Sunday 20 August 2017

Keeping up the pressure for a Cornish tick-box


In this coming week's Cornish Guardian, my article reports on the recent meeting between Cornwall Council and officials from the Office of National Statistics. It will be as follows:

Earlier this month, prominent officials from the Office of National Statistics (ONS) visited Cornwall to meet with representatives of the unitary authority.

The visitors included the Acting Director for the 2021 census, the ONS’s Head of Census Statistical Design & Outputs, and a senior research officer; and the main focus of the meeting was to discuss our demands for a Cornish tick-box on the next census.

In the last census in 2011, the question on national identity gave a choice of five tick-boxes: English, Welsh, Scottish, Northern Irish and British. There was also an “other” box, which invited people to “write in” their nationality.

In the event, a total of 73,220 residents of Cornwall described themselves as Cornish, which equated to 13.8% of the overall population. On a local basis, the top five parishes for self-identification were St Dennis (22.0%), St Hilary (21.6%), St Wenn (21.4%), Carharrack (21.3%) and Warleggan (21.3%); the lowest was Botus Fleming (4.0%).

It is impressive, and significant, that nearly 14% of people in Cornwall took the initiative to self-identify as Cornish in the 2011 census but, if there had been a tick-box option, the number of people registered as Cornish would undoubtedly have been considerably higher.

This can be shown by what has transpired in Wales. In 2001, there was no Welsh tick-box on the census, but 14.4% of residents in Wales self-identified as Welsh using the “other” option. A decade on, the inclusion of a tick-box option in the 2011 census meant that 66.6% of people in Wales expressed their national identity as Welsh – a greater than four-fold increase.

In its initial feedback, the ONS indicted that they were not minded to include a Cornish tick-box in the 2021 census but, at the recent meeting, we made a strong – and I would say unanswerable – case for parity with other UK nationalities.

We pointed out how, since the last census, the UK Government had recognised the Cornish as a national minority through the Framework Convention for the Protection of National Minorities, affording them the “same status” as the “UK’s other Celtic people, the Scots, the Welsh and the Irish.”

We reminded the ONS that, in their Opinion Report, the Council of Europe has made a specific recommendation that a Cornish tick-box be included to ensure compliance with the Framework Convention.

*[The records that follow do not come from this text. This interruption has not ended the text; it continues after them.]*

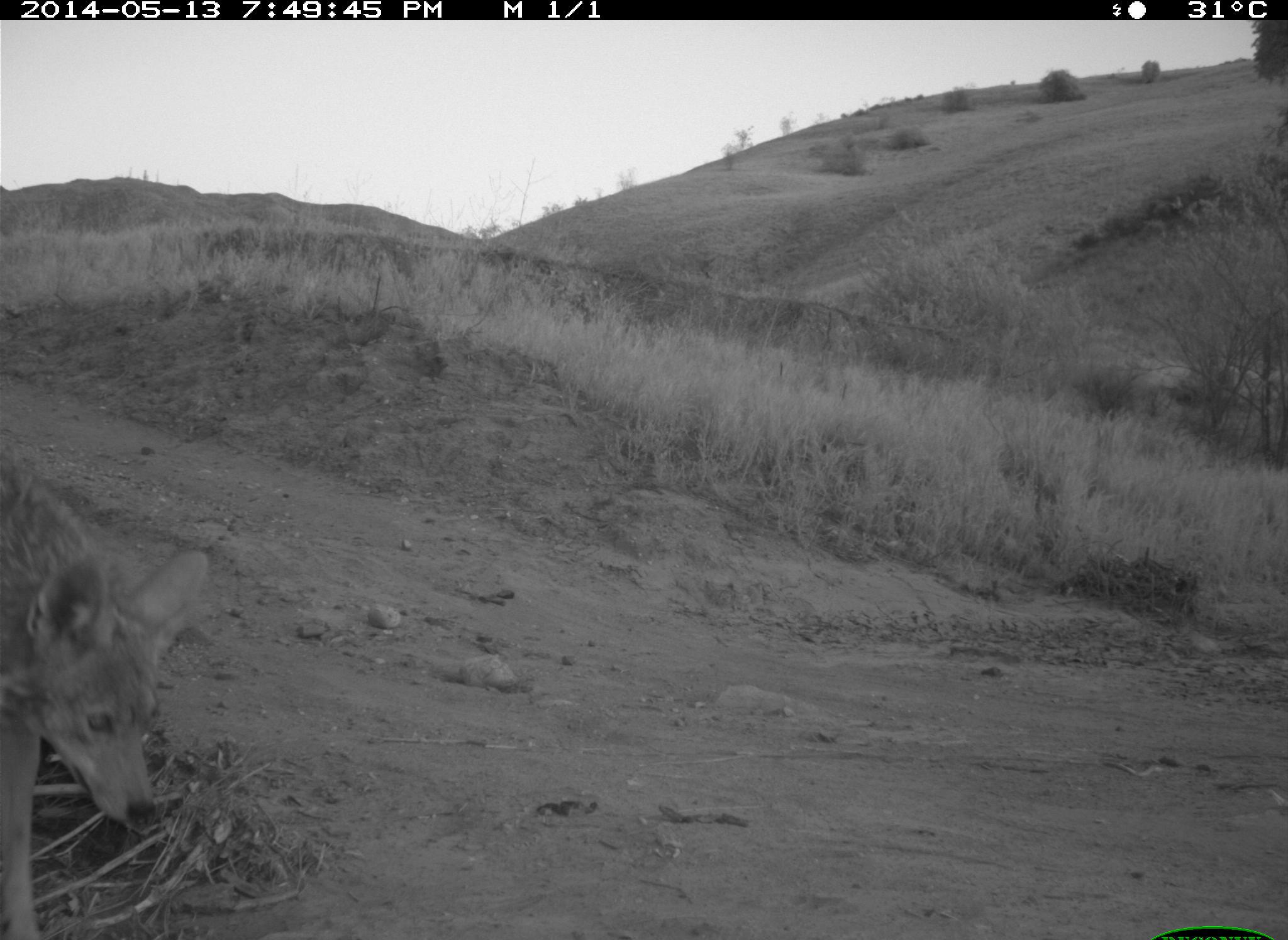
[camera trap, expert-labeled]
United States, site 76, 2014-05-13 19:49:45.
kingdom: Animalia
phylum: Chordata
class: Mammalia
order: Carnivora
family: Canidae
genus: Canis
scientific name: Canis latrans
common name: coyote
Coyote (Canis latrans).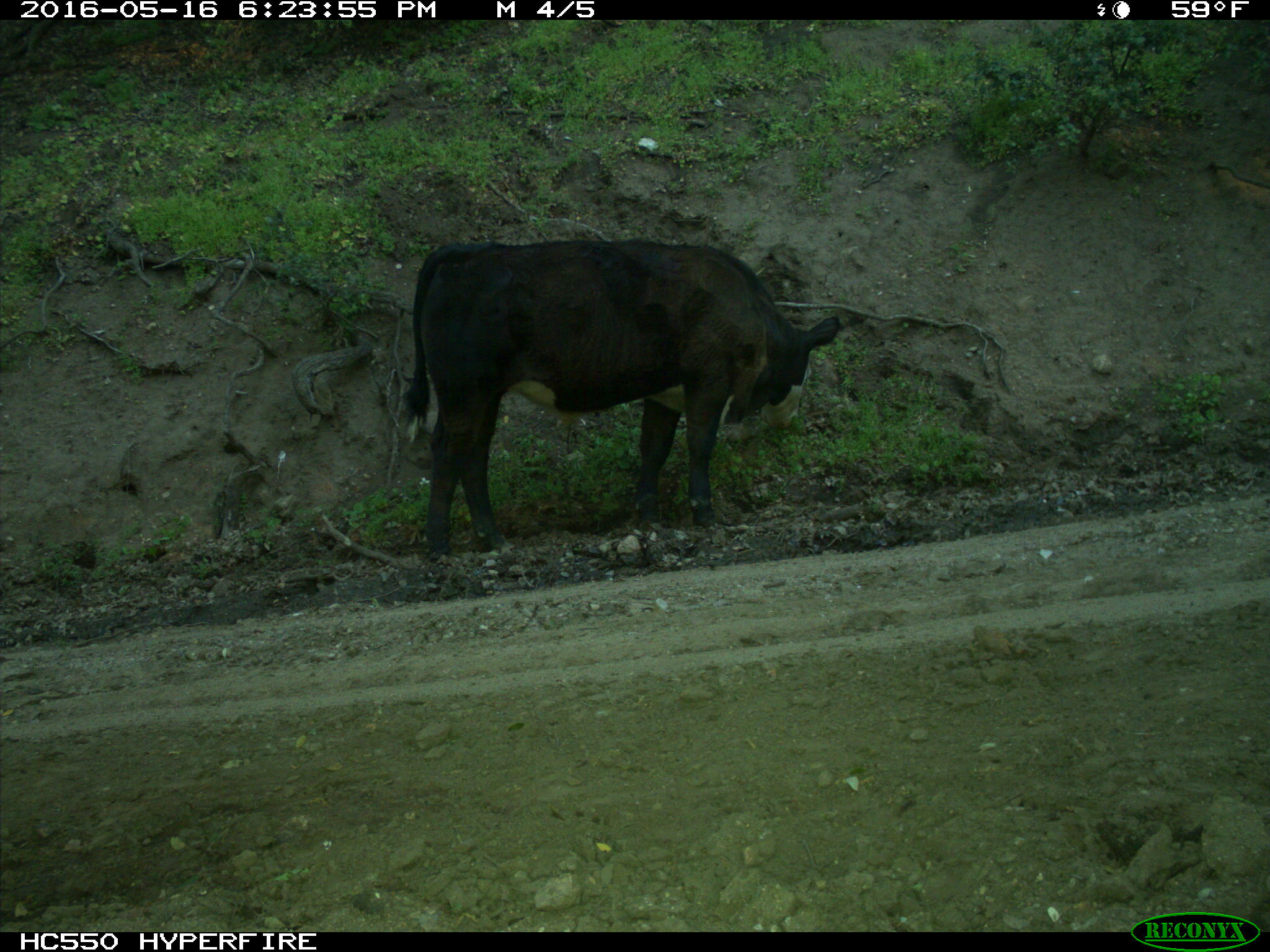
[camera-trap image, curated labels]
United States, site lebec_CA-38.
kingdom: Animalia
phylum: Chordata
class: Mammalia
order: Artiodactyla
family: Bovidae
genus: Bos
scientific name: Bos taurus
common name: domestic cow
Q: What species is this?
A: Bos taurus (domestic cow).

And we made it clear that by excluding a Cornish tick-box from the 2021 census, the UK authorities would be actively discriminating against the Cornish national minority that they themselves had formally recognised in 2014.

The discussions with ONS are ongoing and Cornwall Council is preparing additional briefing information for the organisation. I will report back again soon on what progress is made.